Julio Cortazar, l’écrivain révolutionnaire

Un jour comme aujourd’hui, mais en 1914 l’écrivain argentin est né, Julio Cortázarl’un des écrivains les plus innovants et originaux de son temps, était un maître de la nouvelle, de la prose poétique et de la nouvelle en général, et un révolutionnaire contre la dictature de son pays entre 1976 et 1982.

Cortázar est considéré comme l’un des plus grands représentants de la boom latino-américain, un phénomène littéraire, éditorial, ? culturel et social qui a émergé entre les années 1960 et 1970, ainsi que d’autres écrivains de renom tels que : Cristina Peri Rossi, Carlos Fuentes, Gabriel Garcia Marquez et Mario Vargas Llosa.

Qui est Julio Cortazar ?

Une star mondiale, fils de parents argentins qui vivait à Ixelles en Belgique à sa naissance. Il était là quand il avait 2 à 4 ans Suisse et Espagne pour y revenir plus tard Argentine où Cortázar vécut jusqu’en 1951, année où il s’installa Francepays où il est mort d’une leucémie qui s’est plaint.

Cet écrivain flamboyant s’identifie au surréalisme par l’étude d’auteurs français. Ses œuvres littéraires sont connues pour leur haut niveau intellectuel et leur traitement des sentiments et des émotions.

Quelles sont les principales œuvres de Julio Cortazar ?

Parmi les plus notables figurent : Hopscotch, Pameos et Meopas, Paris. Rythmes d’une ville, Till Dawn, Morelli’s Case, A Certain Lucas et Bestiary.

Bestiario est le premier livre de nouvelles de l’écrivain argentin Julio Cortázar, publié par Editorial Sudamericana en 1951.

Ses grands amis incluent le Mexicain Octavio Paz, Pablo Neruda et Carlos Fuentes.

La révolution cubaine, sa grande passion

Julio était un écrivain qui ne s’intéressait pas à la politique, mais lors d’un de ses voyages, tout a changé, il a été invité par l’institution culturelle Casa de las Americas à servir de jury dans un concours, à partir de ce moment-là, il n’a jamais quitté ce sujet, un révolutionnaire contre devenir la dictature de Jorge Videla en Argentine.

Une de ses grandes œuvres, ‘Paradis et enfer’est devenu un classique littéraire, dont les bénéfices ont profité aux prisonniers politiques de divers pays.

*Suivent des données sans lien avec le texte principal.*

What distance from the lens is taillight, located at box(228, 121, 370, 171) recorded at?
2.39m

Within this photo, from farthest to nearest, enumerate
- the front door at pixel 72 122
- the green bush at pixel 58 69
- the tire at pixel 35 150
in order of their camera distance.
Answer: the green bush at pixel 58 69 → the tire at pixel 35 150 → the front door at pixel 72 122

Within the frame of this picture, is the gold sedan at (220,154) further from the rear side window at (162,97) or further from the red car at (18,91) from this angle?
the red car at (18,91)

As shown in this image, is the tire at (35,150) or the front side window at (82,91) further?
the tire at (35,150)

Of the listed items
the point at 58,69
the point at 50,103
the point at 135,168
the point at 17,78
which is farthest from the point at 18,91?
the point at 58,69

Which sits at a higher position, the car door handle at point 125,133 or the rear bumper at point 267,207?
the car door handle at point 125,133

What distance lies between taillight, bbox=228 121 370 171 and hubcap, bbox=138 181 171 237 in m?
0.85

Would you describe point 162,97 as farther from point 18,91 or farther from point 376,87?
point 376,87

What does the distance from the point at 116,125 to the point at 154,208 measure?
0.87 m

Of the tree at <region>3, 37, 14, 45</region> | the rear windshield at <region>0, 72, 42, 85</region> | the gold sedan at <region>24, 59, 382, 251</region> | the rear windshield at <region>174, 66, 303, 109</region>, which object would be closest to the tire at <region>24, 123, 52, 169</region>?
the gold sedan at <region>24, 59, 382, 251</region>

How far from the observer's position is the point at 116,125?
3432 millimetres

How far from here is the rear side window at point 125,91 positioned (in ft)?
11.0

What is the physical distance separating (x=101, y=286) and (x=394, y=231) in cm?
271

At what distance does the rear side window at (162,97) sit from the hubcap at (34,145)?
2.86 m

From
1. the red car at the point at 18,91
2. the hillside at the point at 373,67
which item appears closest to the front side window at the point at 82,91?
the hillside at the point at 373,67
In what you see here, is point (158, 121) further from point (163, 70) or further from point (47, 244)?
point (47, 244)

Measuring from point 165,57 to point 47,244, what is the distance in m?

L’écrivain argentin a un jour commenté: « L’amour de Cuba pour le Che m’a fait me sentir étrangement argentin le 2 janvier, lorsque les salutations de Fidel au commandant Guevara sur la Plaza de la Revolución, où qu’il se trouve, ont attiré 300 000 hommes dans une ovation de dix minutes. »

Solidarité avec Fidel Castro et Salvador Allende

« Ce Révolution cubaine Il m’a montré de façon cruelle et très blessante le grand vide politique qui était en moi, mon inutilité politique. Les thèmes politiques ont envahi ma littérature », a ajouté l’écrivain latino-américain.

En novembre 1970, il se rend en Allemagne le Chilioù il a exprimé sa solidarité avec le gouvernement Salvador Allende et a passé quelques jours en Argentine pour rendre visite à sa mère et à ses amis.

Cortazar a été persécuté pendant la dictature militaire vécue L’Argentine de 1976 à 1983dénoncé et adressé les dénonciations aux organisations de droits humains par des exilés argentins en Paris pour la presse et la presse mondiale contre la dictature.

Finalement, le 12 février 1984, à cause d’une leucémie, Julio Cortázar Il n’est pas mort sans laisser son héritage littéraire et révolutionnaire dans ce monde.